• **PROVIDED TEXT**
The annual on farm Bull Sale will be conducted in accordance with Conditions of Sale as set down by the Gisborne Stock and Station Association, a copy of which will be exhibited at the Sale.

Purchasers Rebate: All intending purchasers must register prior to the annual Bull Sale. A 5% purchasing rebate will be paid to all non participating companies, in agreeance with Lane Bros Ltd’s Agency Terms, for introducing buyers to the on farm sale.

Agency Terms can be sourced directly from


These Terms of Sale and any additional terms on any applicable Livestock Sale Docket, sale
or delivery note, receipt, invoice or other relevant document prepared by Lane Brothers in
relation to any Sale apply to the purchase of Products from Lane Brothers, whether such Sale
is completed by written agreement, electronic record or oral communication unless stated
otherwise by Lane Brothers.

    1.  “Lane Brothers”, “We” or “Us” means Lane Bros Holdings Limited & Lane Bros
    2. “PPSA” means the Personal Property Securities Act 1999.

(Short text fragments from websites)
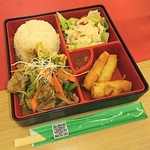 113789511 - Yakiniku Bento €6.90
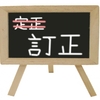 誤用は御用だ？～誤用について考える～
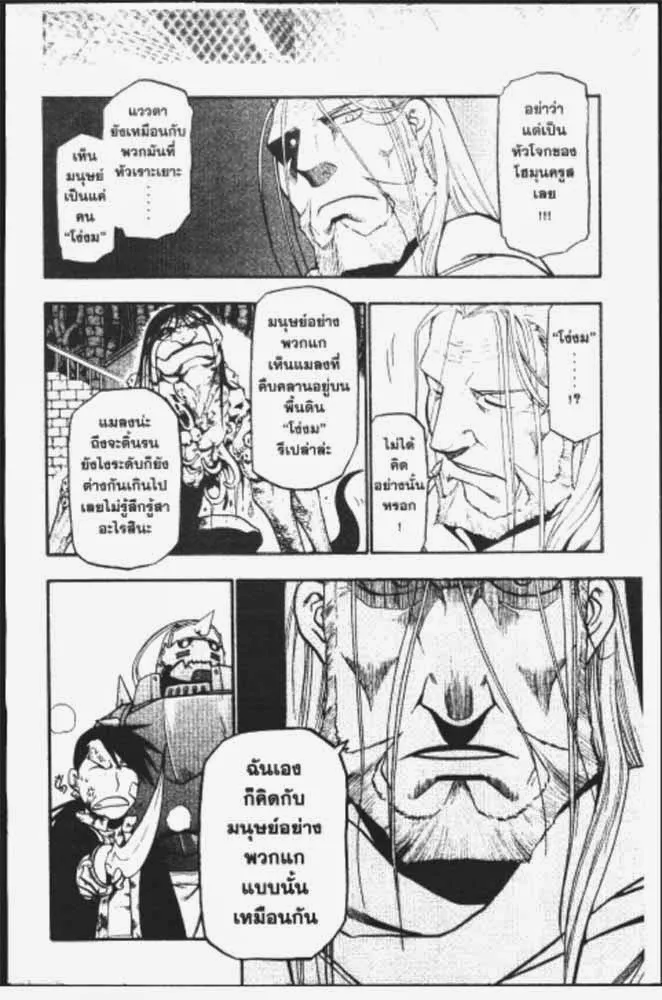 Fullmetal Alchemist - หน้า 23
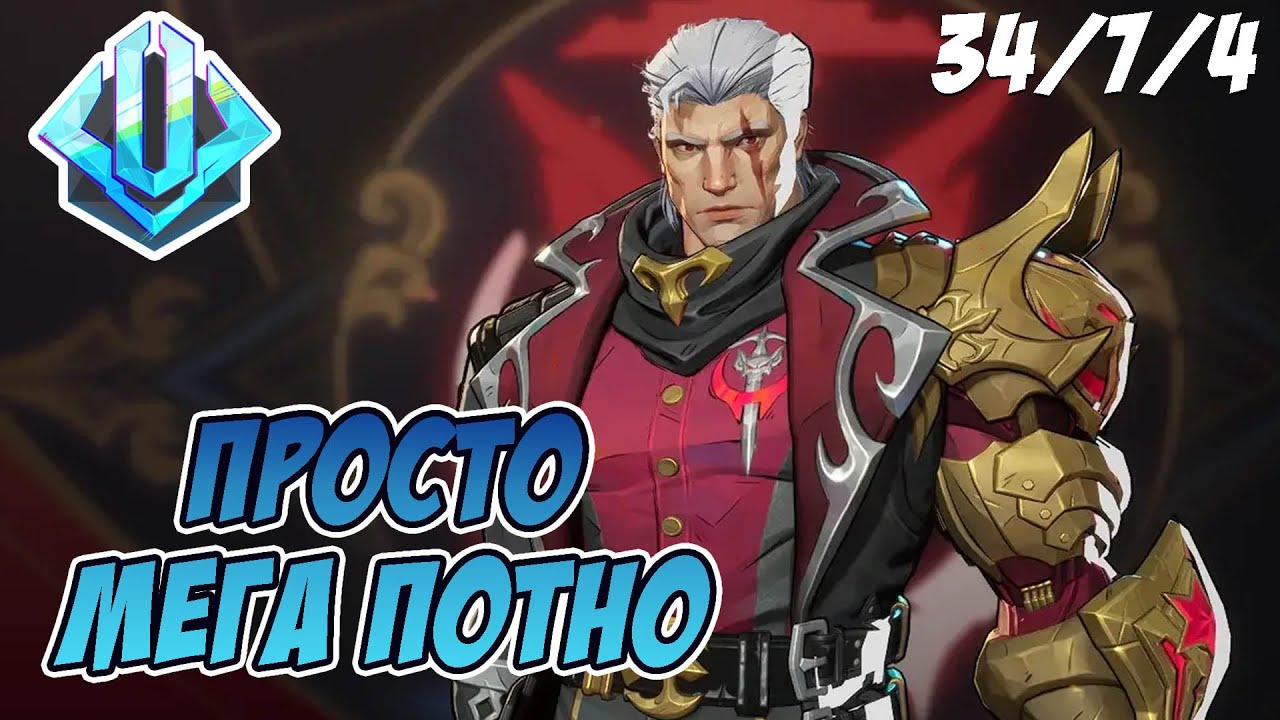 СГОРЕВШИЙ ОЧАГ ДО УГЛЕЙ | Ke1TV Marvel Rivals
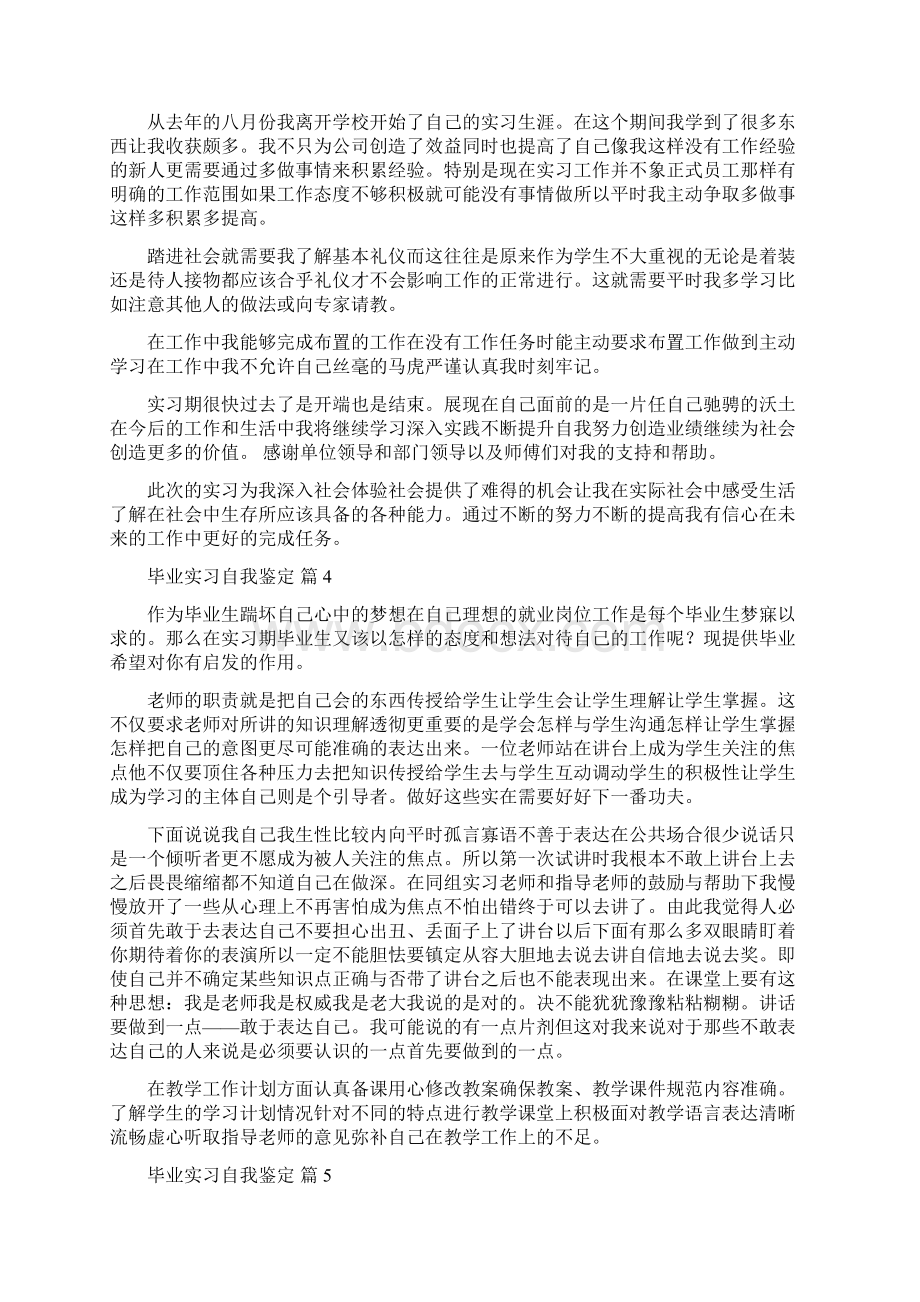 实用的毕业实习自我鉴定汇编8篇文档格式.docx_第3页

• **USING THE INFORMATION**
#1 In the bull sale terms, what rebate is paid to non-participating companies for introducing buyers to the on farm sale?
#2 Quote the bull sale terms from "The annual on" up to and including "at the Sale.".

• **ANSWERS TO THE EXERCISE**
#1 A 5% purchasing rebate.

#2
The annual on farm Bull Sale will be conducted in accordance with Conditions of Sale as set down by the Gisborne Stock and Station Association, a copy of which will be exhibited at the Sale.